Миша посмотрел на него.
— Ефим Родионович, вы понимаете, что вы сейчас предлагаете?
— Понимаю, — сказал Реутов. — И понимаю, что вы сейчас откажете.
— Откажу.
— И правильно. — Он кивнул. — Я на всякий случай сказал. Если перемените — телеграфируйте.
Ехали двадцать первого сентября по старому счёту, длинным составом, и на вокзале было много народу, и всё было очень прилично.
Отец шёл сам.
Он прошёл по перрону до вагона своими ногами, не опираясь ни на кого, и остановился только раз, у самой подножки, и постоял три секунды, как останавливался на двенадцатой ступени в августе.
Потом поднялся.
Прохор Саввич, укладывавший мишины вещи, положил сверху, поверх всего, тот самый ножик в шесть лезвий — второй, купленный тогда же, в апреле девяносто второго, про запас, потому что он покупал всё по два.
— Зачем это, Прохор Саввич?
— Ни за чем, ваше высочество, — сказал Прохор. — Пусть лежит.
Глава 23
Ливадия встретила теплом, и это было хуже всего.
Стояла та крымская осень, которой хвалятся в письмах: море спокойное, воздух сухой, солнце к полудню такое, что снимаешь сюртук. Из окон пахло кипарисом и морем. По дорожкам ходили в лёгком.
Всё оказалось точно так, как обещали врачи, и всё это не помогало.
Отец в первые дни выходил на балкон, сидел там в кресле, укрытый пледом, и смотрел на море, и говорил, что Крым — единственное место в его владениях, устроенное разумно.
На четвёртый день он на балкон не вышел.
Дворец был неудобный: маленький, тесно застроенный, с узкими лестницами, и в нём собралось столько людей, сколько он никогда не вмещал. Свита, врачи, министры, приезжавшие с докладами и не допускаемые, священник, прислуга, дети, невеста наследника, приехавшая двадцать первого прямо в этот дом и с первого же часа оказавшаяся посреди чужого умирания.
Миша жил в комнате с окном на юг, спал по четыре часа и вёл журнал.
Он вёл его сам, потому что вести стало некому: лейб-медик не отходил от больного, а сиделки записывать не умели. Каждое утро он переписывал листы набело, а раз в три дня отсылал копию в Петербург, профессору, хотя понимал, что это уже ни на что не влияет.
Вес. Отёки. Объём. Пульс. Сон. Что принимал. Что изменилось.
Он не пропустил ни дня.
Лейден приехал первого октября.
Это устроил Николай — написал в Берлин на третий день после того разговора, и потом ещё дважды, и добился.
Немцу было под шестьдесят. Он приехал утром, осматривал два часа, потом попросил все записи и заперся с ними.
Он читал их четыре часа.
Через четыре часа он вышел и спросил, кто вёл журнал.
— Я, — сказал Миша.
Лейден посмотрел на него поверх очков.
— Sie?
— Я, ваше превосходительство.
Немец что-то сказал переводчику, и переводчик перевёл, что господин профессор просит уточнить, сам ли его высочество измерял и записывал, или ему докладывали.
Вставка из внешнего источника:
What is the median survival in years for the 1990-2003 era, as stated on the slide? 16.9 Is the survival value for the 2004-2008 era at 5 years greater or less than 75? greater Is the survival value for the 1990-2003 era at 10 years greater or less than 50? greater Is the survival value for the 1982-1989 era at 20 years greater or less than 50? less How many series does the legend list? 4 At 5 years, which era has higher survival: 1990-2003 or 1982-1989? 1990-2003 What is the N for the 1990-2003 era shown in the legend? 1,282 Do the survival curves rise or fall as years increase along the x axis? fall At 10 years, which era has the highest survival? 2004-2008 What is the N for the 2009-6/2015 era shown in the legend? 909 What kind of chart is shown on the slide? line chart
— Сам записывал. Измеряли сиделки, при мне, одними и теми же мерами.
Лейден кивнул и заговорил.
Он говорил минут пять, и в его словах было всего два комплимента, оба сухие: что журнал ведён лучше, чем в большинстве клиник Европы, и что наличие ряда за сорок дней позволяет ему сказать нечто определённое, чего он без этого сказать бы не мог.
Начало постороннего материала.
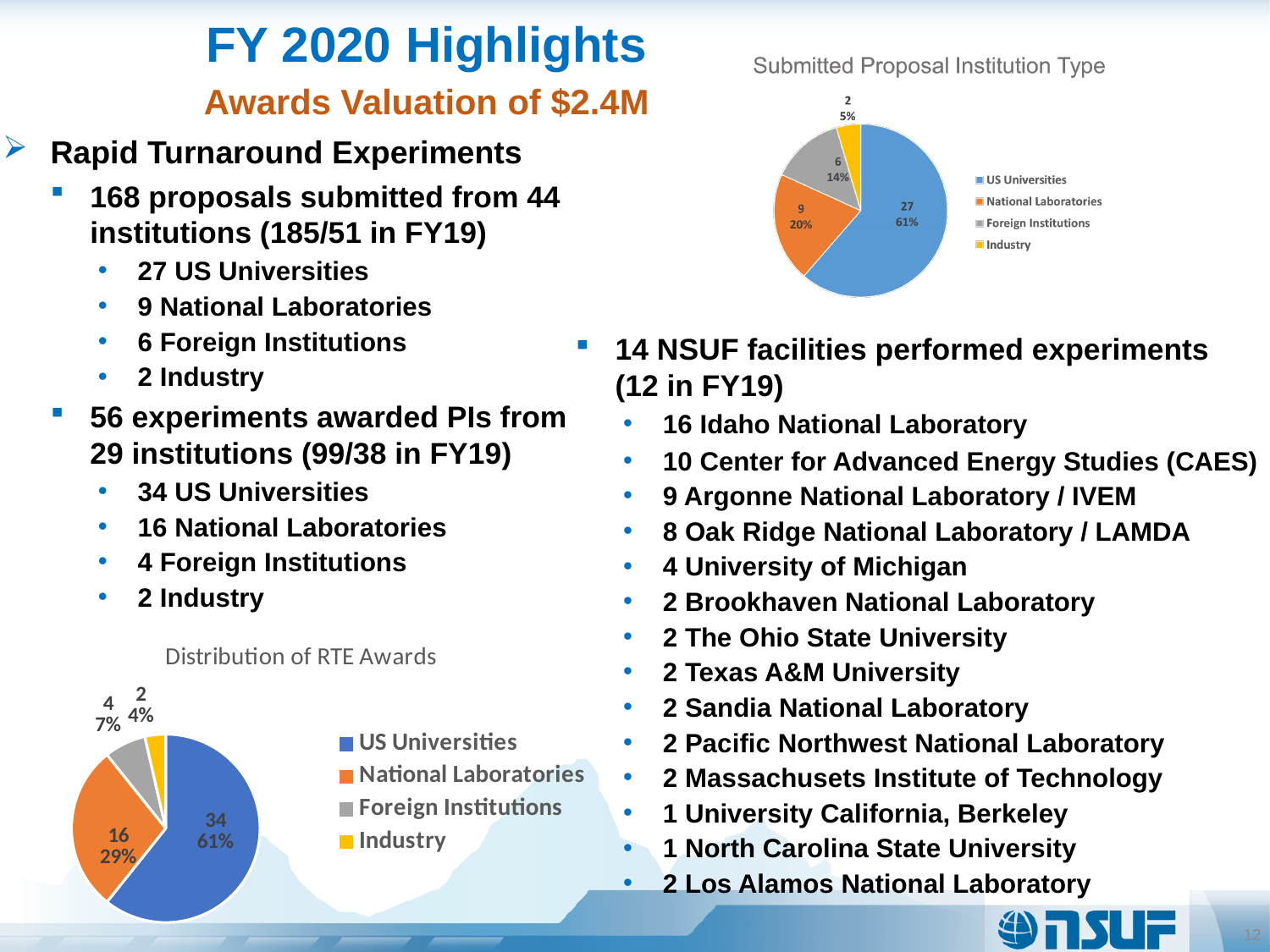
In the 'Submitted Proposal Institution Type' chart, how many categories does the legend list? 4 In the 'Distribution of RTE Awards' chart, which category has the largest slice? US Universities In the 'Distribution of RTE Awards' chart, which is larger, Foreign Institutions or Industry? Foreign Institutions In the 'Submitted Proposal Institution Type' chart, what share of the pie is National Laboratories? 20% In the 'Submitted Proposal Institution Type' chart, which institution type has the smallest slice? Industry In the 'Distribution of RTE Awards' chart, what colour is the Industry slice? Yellow In the 'Distribution of RTE Awards' chart, what share of the pie is US Universities? 61% In the 'Submitted Proposal Institution Type' chart, what is the difference between the US Universities count and the Foreign Institutions count? 21 In the 'Submitted Proposal Institution Type' chart, how many proposals came from US Universities? 27 In the 'Distribution of RTE Awards' chart, how many awards went to National Laboratories? 16 In the 'Distribution of RTE Awards' chart, what is the total of all slices? 56 In the 'Submitted Proposal Institution Type' chart, what kind of chart is shown? Pie chart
А потом он сказал определённое.
Он назвал болезнь. Он объяснил, что процесс идёт не месяцы, а годы, и что январская инфлюэнца не причина, а последний толчок. Он не согласился с петербургскими в двух пунктах и предложил переменить питьё и стол.
И сказал главное.
Переводчик замялся.
— Переводите дословно, — сказал Миша.
— Господин профессор говорит, что средств остановить это в настоящее время медицина не имеет. Что можно облегчить, отсрочить на недели и уменьшить страдание. Но что процесс необратим.
В комнате было очень тихо.
— Спросите его, — сказал Миша, — что бы он сделал, если бы этот больной был не государь, а кто угодно другой.
Переводчик перевёл. Лейден ответил коротко.
— То же самое, — сказал переводчик. — Господин профессор говорит: то же самое, только с меньшим числом консультантов.
Миша поблагодарил.
Он потом до вечера ходил по дорожке над морем, туда и обратно, и очень старательно объяснял себе, что ничего не потерял, потому что ничего и не рассчитывал получить.